Ferris spells out crisis at Westminster
BY FERN LANE
Sinn Féin's Martin Ferris was at Westminster on Wednesday 21 January to address a meeting of the Labour Party Irish Society on the crisis in the peace process.
He told the meeting, hosted by Labour MP John McDonnell, that the current round of talks between the parties are possibly the "most important negotiations since 1921". The North Kerry TD urged all those political activists in Britain concerned about the stagnation in the process to use whatever influence they could muster with their own MPs and with the British government to help get it back on track.

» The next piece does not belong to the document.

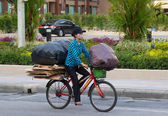 Patong - APRIL 26: Thai woman takes out the garbage in bags on — Stock Photo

There was, he said, a real danger that, despite the hard work of Sinn Féin and the historic gestures made by the IRA, the Good Friday Agreement itself could collapse if there were not determined efforts on the part of everyone to ensure that that does not happen.
One significant cause of the current crisis, he explained, is that the unionist leadership, having signed up to the Good Friday Agreement, then consistently failed to "proactively work to convince the unionist community of the benefits of the Agreement" and constantly pandered to the demands of rejectionist unionists, both within the UUP and the DUP.
This failure of leadership - aided by the indulgence of the British government - has led to four suspensions of the institutions since the signing of the Agreement, each one in turn weakening it. It was this continuous instability and the willingness of the British government to follow the unionist agenda, he said, which has led to the present crisis.